Castello di Porchia – Montalto delle Marche (AP)

Cenni Storici

Il territorio di Porchia è abitato fin dall’antichità, esistendo testimonianza della presenza di necropoli sia picene sia romane. La fondazione vera e propria risale però al IV secolo, durante le invasioni barbariche. Il borgo prende il nome di Porcia. Il castello porchiese sorge all’epoca delle incursioni saracene, intorno al IX secolo. Nel 1291 il papa ascolano Niccolò IV attribuisce al castello la prima forma di autonomia, ammettendolo all’elezione del podestà. Di lì a poco Porchia entra a far parte dei castelli di Ascoli, come baluardo nordorientale della città. Ascoli offre a sua volta aiuto militare al castello (1319-1321). Di questo status la frazione reca tuttora traccia, con la partecipazione della sua rappresentanza alla Quintana di Ascoli Piceno. Pur soggetta al comune di Ascoli, tuttavia, Porchia appartiene alla diocesi di Fermo, nella quale resterà fino al 1571, quando sarà aggregata alla diocesi di Ripatransone; nel 1586 poi il montaltese papa Peretti, Sisto V, elevando a sede vescovile la sua città, ne ricaverà il territorio appunto dalla diocesi ripana, scorporandone anche Porchia (14 novembre). Il primo vescovo di Montalto, Paolo Emilio Giovannini, è nativo del castello, e i fornaciai porchiesi forniscono i mattoni per la costruzione della nuova cattedrale. Il comune di Porchia cessa di esistere nel 1861, sopraggiunta l’Unità d’Italia, allorché un decreto piemontese lo accorpa definitivamente a Montalto delle Marche.

→ **Estratto del dataset**:
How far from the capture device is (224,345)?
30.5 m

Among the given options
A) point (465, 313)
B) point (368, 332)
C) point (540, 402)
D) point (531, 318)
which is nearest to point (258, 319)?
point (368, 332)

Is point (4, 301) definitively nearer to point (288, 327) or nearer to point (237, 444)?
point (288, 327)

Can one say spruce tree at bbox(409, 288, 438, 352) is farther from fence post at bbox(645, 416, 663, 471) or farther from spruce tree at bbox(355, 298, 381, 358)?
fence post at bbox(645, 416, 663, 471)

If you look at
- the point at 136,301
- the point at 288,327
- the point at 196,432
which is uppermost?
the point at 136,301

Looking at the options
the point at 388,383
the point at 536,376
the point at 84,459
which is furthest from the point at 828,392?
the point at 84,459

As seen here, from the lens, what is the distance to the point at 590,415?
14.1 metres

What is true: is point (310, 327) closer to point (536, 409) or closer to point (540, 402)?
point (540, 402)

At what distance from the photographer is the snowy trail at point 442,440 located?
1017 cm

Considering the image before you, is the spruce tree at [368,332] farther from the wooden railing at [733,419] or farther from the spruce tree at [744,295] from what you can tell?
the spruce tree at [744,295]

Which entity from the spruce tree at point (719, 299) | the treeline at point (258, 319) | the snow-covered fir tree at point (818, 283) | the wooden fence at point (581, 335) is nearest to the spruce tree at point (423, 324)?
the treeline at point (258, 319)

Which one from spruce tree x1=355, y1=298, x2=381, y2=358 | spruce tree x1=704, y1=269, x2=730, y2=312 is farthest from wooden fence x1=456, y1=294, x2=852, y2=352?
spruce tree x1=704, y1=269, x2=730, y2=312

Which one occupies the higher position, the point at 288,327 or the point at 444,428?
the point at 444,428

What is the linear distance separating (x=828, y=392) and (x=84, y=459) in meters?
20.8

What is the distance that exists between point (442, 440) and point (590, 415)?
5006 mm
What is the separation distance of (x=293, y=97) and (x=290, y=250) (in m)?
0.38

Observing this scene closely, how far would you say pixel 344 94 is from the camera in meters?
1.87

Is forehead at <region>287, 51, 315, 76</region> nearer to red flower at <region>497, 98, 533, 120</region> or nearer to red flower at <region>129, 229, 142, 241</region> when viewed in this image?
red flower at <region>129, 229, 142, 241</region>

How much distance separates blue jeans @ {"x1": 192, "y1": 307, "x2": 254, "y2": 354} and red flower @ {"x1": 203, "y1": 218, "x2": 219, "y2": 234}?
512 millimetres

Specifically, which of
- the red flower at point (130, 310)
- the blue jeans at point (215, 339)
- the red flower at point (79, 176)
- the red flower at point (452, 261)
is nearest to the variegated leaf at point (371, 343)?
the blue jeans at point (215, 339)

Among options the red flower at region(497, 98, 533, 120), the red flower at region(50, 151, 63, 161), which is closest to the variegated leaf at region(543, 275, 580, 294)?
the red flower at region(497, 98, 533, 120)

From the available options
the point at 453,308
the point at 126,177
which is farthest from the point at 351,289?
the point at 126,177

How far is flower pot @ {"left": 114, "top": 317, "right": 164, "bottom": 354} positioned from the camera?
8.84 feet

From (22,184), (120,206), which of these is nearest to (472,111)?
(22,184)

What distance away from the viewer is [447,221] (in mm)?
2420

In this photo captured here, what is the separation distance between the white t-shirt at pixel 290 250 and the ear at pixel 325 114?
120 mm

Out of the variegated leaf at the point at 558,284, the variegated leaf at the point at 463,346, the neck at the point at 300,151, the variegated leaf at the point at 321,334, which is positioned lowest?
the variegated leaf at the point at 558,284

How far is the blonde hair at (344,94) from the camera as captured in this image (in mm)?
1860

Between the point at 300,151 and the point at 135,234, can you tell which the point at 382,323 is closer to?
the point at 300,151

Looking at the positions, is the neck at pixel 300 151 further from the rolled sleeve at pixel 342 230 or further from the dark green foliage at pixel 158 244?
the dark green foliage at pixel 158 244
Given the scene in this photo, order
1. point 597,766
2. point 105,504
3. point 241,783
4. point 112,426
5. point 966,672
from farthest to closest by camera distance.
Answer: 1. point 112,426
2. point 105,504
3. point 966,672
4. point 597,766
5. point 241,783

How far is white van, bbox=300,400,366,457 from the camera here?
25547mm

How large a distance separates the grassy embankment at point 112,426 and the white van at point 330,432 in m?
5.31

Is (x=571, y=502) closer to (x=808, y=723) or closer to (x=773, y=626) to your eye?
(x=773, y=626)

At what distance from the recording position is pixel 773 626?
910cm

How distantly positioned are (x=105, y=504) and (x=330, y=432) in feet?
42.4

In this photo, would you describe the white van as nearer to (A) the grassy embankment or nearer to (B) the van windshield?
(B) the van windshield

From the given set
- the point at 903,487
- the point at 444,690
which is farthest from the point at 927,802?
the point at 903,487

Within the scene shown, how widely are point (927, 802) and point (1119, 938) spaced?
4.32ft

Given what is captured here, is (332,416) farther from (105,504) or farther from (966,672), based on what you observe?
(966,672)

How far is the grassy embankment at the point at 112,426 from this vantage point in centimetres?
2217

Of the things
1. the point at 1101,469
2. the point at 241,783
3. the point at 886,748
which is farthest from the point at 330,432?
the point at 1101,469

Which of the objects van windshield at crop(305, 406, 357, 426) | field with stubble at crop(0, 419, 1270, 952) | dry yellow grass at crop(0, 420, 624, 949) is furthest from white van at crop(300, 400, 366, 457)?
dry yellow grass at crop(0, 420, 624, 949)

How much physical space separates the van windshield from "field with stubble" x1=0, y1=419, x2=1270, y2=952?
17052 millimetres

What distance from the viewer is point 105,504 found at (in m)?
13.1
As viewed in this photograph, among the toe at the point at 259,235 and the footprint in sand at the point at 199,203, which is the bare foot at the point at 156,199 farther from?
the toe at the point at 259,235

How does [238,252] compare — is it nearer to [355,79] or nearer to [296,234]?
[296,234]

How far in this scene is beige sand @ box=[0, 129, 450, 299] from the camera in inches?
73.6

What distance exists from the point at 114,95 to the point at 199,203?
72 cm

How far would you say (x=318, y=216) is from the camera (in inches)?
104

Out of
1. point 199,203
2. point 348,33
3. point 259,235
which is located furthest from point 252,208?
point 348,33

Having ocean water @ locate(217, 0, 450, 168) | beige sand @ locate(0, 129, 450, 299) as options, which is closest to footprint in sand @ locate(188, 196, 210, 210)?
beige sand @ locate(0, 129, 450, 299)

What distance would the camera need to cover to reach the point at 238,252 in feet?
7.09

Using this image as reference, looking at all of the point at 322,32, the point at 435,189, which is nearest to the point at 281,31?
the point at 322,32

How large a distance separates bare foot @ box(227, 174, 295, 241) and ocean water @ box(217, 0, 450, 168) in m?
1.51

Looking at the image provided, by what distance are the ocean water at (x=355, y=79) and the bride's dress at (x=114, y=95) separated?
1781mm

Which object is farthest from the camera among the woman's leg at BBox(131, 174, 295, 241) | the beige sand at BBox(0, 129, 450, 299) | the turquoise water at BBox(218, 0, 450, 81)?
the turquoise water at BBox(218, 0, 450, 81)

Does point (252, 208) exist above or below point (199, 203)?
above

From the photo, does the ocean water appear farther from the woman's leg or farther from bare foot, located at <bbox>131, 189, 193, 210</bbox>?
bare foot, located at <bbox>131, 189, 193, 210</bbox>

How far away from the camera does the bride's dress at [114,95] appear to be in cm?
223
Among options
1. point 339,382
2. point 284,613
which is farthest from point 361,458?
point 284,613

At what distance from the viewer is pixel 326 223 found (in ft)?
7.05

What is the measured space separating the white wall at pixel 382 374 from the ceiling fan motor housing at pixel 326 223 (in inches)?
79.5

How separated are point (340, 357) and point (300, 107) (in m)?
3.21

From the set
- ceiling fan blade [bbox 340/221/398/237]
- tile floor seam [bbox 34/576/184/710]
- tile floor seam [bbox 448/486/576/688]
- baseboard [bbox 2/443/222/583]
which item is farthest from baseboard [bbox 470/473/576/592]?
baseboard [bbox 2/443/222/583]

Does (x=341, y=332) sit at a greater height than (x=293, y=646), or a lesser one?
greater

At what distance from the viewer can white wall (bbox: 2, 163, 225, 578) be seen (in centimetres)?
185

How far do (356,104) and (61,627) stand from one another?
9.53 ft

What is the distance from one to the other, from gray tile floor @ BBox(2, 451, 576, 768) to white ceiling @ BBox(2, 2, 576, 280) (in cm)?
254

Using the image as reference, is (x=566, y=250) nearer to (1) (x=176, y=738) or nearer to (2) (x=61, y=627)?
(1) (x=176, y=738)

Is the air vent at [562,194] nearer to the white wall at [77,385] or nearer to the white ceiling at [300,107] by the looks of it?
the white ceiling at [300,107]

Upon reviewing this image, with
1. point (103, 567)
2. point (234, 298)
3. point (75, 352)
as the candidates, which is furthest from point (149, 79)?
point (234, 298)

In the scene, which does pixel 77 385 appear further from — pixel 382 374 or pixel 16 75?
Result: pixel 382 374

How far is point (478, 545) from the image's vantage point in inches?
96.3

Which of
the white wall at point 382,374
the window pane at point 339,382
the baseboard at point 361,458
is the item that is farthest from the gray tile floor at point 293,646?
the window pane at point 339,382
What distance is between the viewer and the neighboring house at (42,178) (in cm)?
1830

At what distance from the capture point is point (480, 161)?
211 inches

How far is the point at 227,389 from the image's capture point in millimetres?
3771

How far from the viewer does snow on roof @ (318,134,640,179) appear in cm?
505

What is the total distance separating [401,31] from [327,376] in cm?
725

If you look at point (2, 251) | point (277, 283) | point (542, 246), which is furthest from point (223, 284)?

→ **Cosa si chiede**: Secondo la fonte, chi fu il primo vescovo di Montalto nativo del castello di Porchia?

→ **Soluzione scritta**: Paolo Emilio Giovannini.